Auch wenn Unternehmen wie Mercedes-Benz die Kurzarbeiter-Sonderregel teilweise schamlos ausnutzen, hat sich dieses Instrument für die Beschäftigten in Deutschland gerade seit der Corona-Krise als ein Segen erwiesen. Denn Arbeitslosigkeit ist eine der Hauptursachen für den sozialen Abstieg, der im Extremfall mit dem Besuch des Gerichtsvollziehers endet.
Der Staat hat seinen Bürgerinnen und Bürgern seit der Pandemie massiv unter die Arme gegriffen. Das war auch richtig so und hat dazu geführt, dass das soziale Netz nicht gerissen ist. Folglich ist die Überschuldungsquote in Deutschland seither nicht gestiegen, sondern stark gesunken. Im Bundesdurchschnitt sogar mehr als in der Metropolregion Rhein-Neckar, in der übrigens das Gefälle zwischen Städten wie Ludwigshafen und Heidelberg sehr groß ist.
Oliver Dangmann, Geschäftsführer der Mannheimer Creditreform, geht jedenfalls davon aus, dass sich der positive Trend umkehren wird – er erwartet bereits in diesem Jahr einen deutlichen Anstieg der Überschuldungszahlen. Bundesweit sind nach den Creditreform-Berechnungen immerhin 20 Prozent der Haushalte gefährdet, die ihre Strom- und Gasrechnung nicht mehr bezahlen können. Da ist ein Nachzahlungsschock zu erwarten. Verschärfend kommt hinzu, dass die „Corona-Rücklagen“ – während des Lockdowns konnte man ja kaum Geld ausgeben – bei vielen bereits aufgebraucht sind. Das lässt sich auch an der gesunkenen Sparquote ablesen. Bei den Sparkassenkunden kann rund die Hälfte kein Geld mehr zur Seite legen und lebt von der Substanz.

-------

## AUFGABEN
• a. Schreiben Sie aus dem Textauszug den Abschnitt genau ab, der mit „Oliver Dangmann, Geschäftsführer“ beginnt und bis einschließlich „von der Substanz.“ reicht.
• b. Beantworten Sie anhand des Textauszugs die folgenden Fragen:
(i) Zwischen welchen beiden Städten der Metropolregion Rhein-Neckar ist das Gefälle sehr groß?
(ii) Welche Position hat Oliver Dangmann inne?
(iii) Wie viel Prozent der Haushalte sind nach den Creditreform-Berechnungen bundesweit gefährdet, ihre Strom- und Gasrechnung nicht mehr bezahlen zu können?
Das Material steht in keinem Zusammenhang mit dem Textauszug.

-------

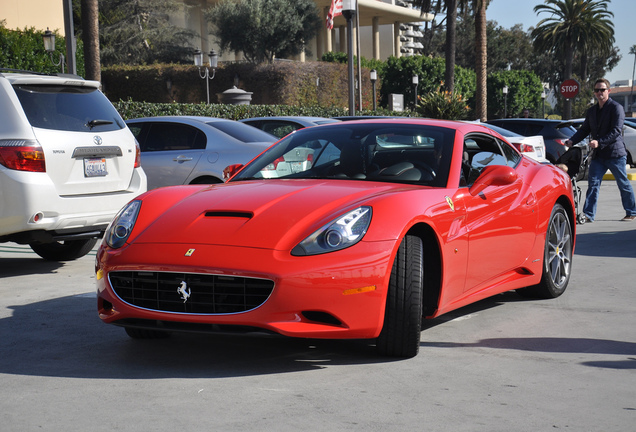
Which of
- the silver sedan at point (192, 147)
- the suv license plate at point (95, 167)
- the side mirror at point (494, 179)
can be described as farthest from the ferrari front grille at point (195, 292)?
the silver sedan at point (192, 147)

-------

## ANTWORTEN JE AUFGABE
• a.
Oliver Dangmann, Geschäftsführer der Mannheimer Creditreform, geht jedenfalls davon aus, dass sich der positive Trend umkehren wird – er erwartet bereits in diesem Jahr einen deutlichen Anstieg der Überschuldungszahlen. Bundesweit sind nach den Creditreform-Berechnungen immerhin 20 Prozent der Haushalte gefährdet, die ihre Strom- und Gasrechnung nicht mehr bezahlen können. Da ist ein Nachzahlungsschock zu erwarten. Verschärfend kommt hinzu, dass die „Corona-Rücklagen“ – während des Lockdowns konnte man ja kaum Geld ausgeben – bei vielen bereits aufgebraucht sind. Das lässt sich auch an der gesunkenen Sparquote ablesen. Bei den Sparkassenkunden kann rund die Hälfte kein Geld mehr zur Seite legen und lebt von der Substanz.

• b.
(i) Zwischen Ludwigshafen und Heidelberg.
(ii) Er ist Geschäftsführer der Mannheimer Creditreform.
(iii) 20 Prozent.